The cynics among us might be inclined to reach a different conclusion: increasing temperatures, day lengths and light intensity might have more to do with it than potato consumption. Yes, potatoes contain complex carbohydrates and these are a good source of fuel for activity both in and outside the bedroom, but the same could be said of crumpets. And could it be that most women would rather their lovers didn't smell like a pile of rotting seaweed, the favoured fertiliser for Jersey Royals? No, this is an amusing, not to say audacious, piece of marketing, but it can hardly be taken as proof of the potato's efficacy as an aphrodisiac.

And what about another pert stalwart of the dinner plate, the carrot? Carrots, famous for enhancing the eyesight of airmen on WWII night bombing raids, turn out to do even more good things for you after the sun goes down by "inciting coitus". Do my eyes fail me - is that a typo? Do they mean exciting coitus? Nurse, fetch me my glasses and a pint of carrot juice - I had no idea that carotenoids were so damn potent. No wonder I've always enjoyed growing Chantenay Hard Core carrots.

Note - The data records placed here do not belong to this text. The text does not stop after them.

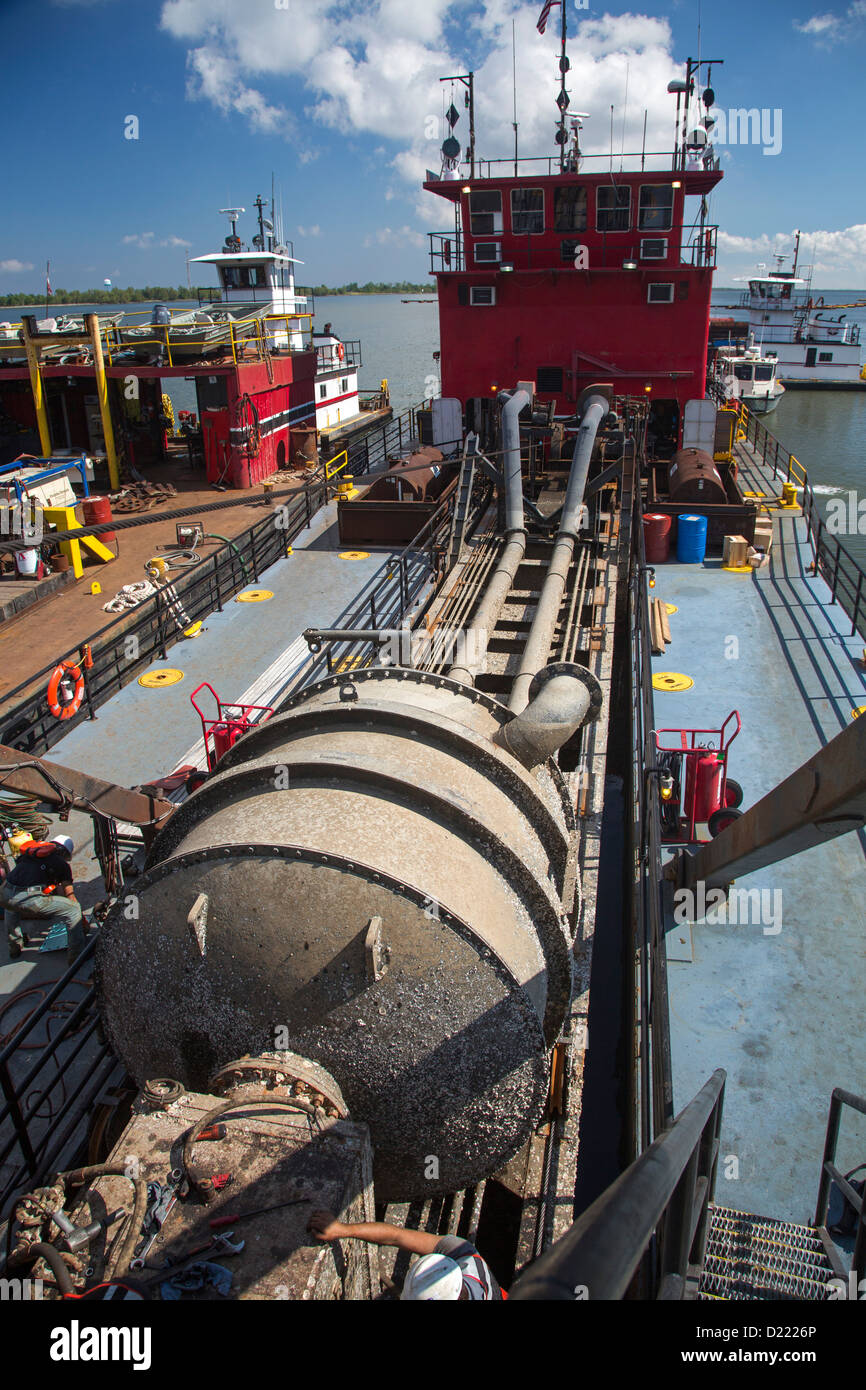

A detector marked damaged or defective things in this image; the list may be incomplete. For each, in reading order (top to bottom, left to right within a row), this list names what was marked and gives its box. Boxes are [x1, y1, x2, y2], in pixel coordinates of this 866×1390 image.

rusty steel surface [97, 667, 578, 1200]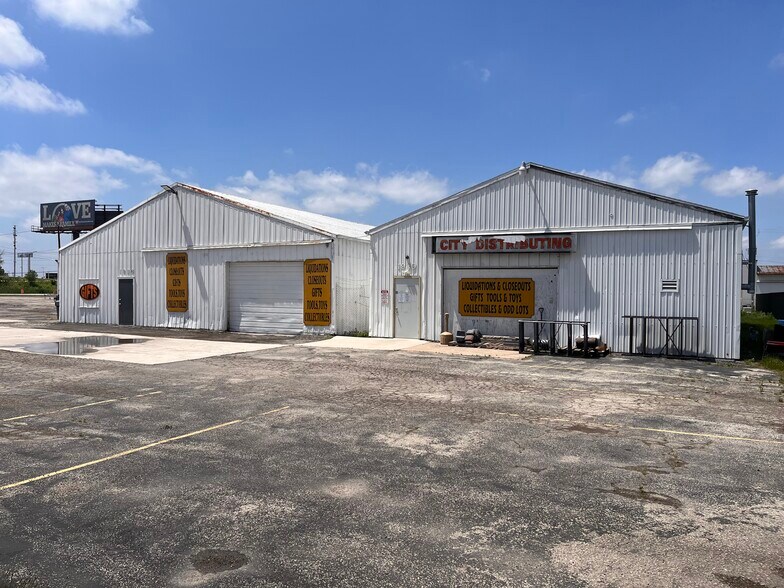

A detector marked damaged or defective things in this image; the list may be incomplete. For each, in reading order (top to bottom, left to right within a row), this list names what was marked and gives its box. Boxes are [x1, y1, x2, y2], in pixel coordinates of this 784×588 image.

cracked asphalt [0, 296, 780, 584]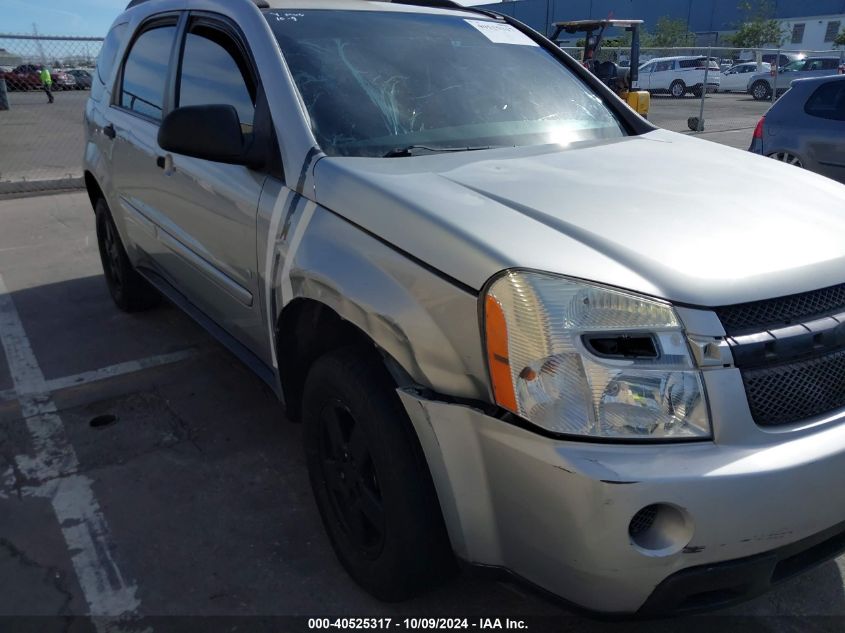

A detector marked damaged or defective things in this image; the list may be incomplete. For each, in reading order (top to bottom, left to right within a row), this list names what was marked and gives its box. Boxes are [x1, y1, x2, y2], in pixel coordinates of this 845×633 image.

damaged front bumper [398, 386, 844, 612]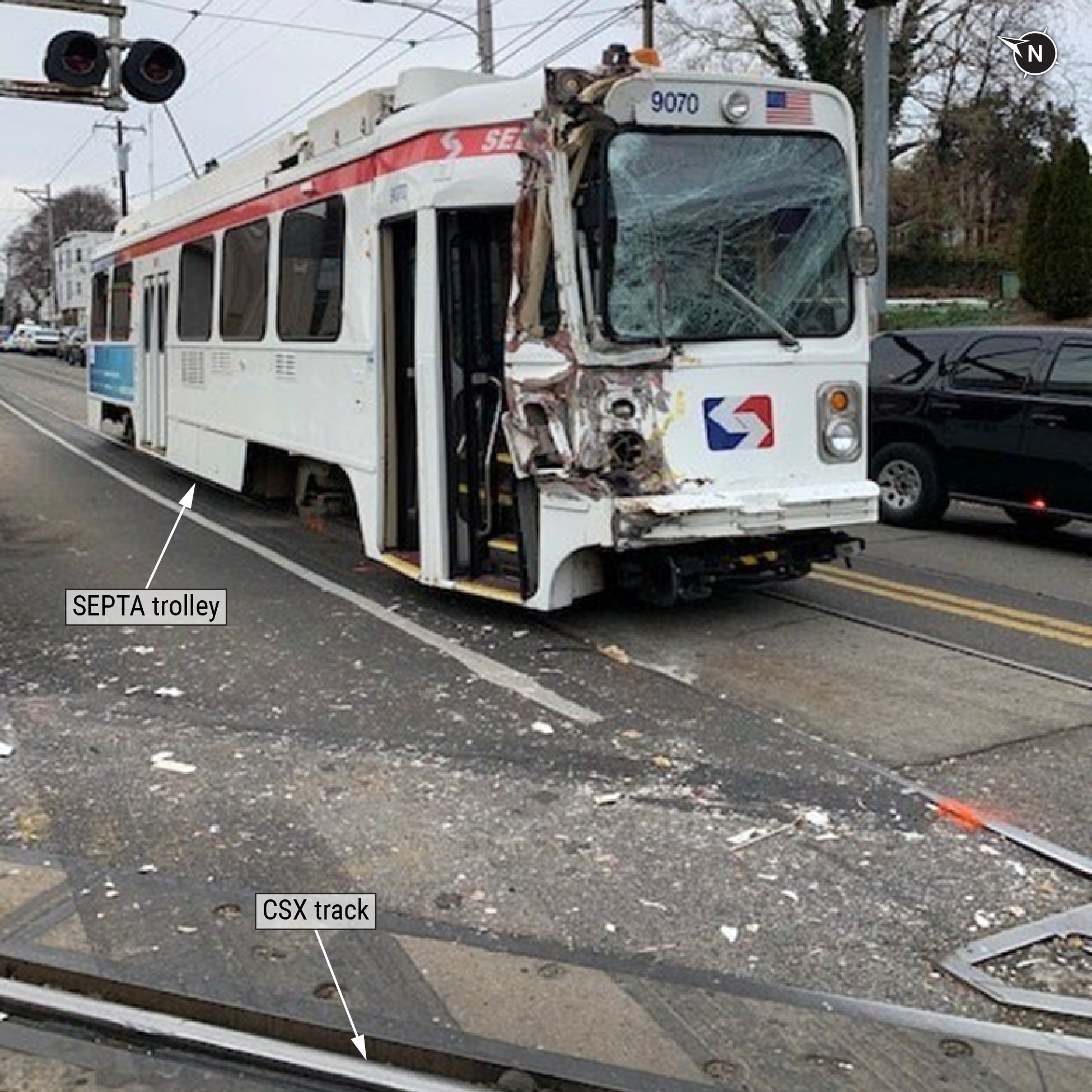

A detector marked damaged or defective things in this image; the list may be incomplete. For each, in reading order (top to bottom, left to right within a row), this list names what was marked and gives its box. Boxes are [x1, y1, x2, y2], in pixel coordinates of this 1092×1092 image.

And now the humble beetroot has burst onto the scene as the latest love aid, to be swallowed in liquid form - small shots at regular intervals. Come on, you're kidding me, not beetroot?  I'm afraid so. Not only does it improve stamina for athletes, both horizontally and vertically aligned, but the cyclic Guanosine monophosphate it contains is just what hard-pressed men need to maintain turgor so they can walk tall and stand proud. Who knew? The Romans apparently - beetroot-themed murals have been discovered in the brothels of Pompeii, for example.

Most of the supposed hard evidence for plant aphrodisiac efficacy is nothing but flaccid anecdote pumped up with wishful thinking. Still, if you're prepared to stiffen your resolve and ride out some more of the absurd claims made by the promoters of these plants, come again - I'll be posting more on this subject at a future date.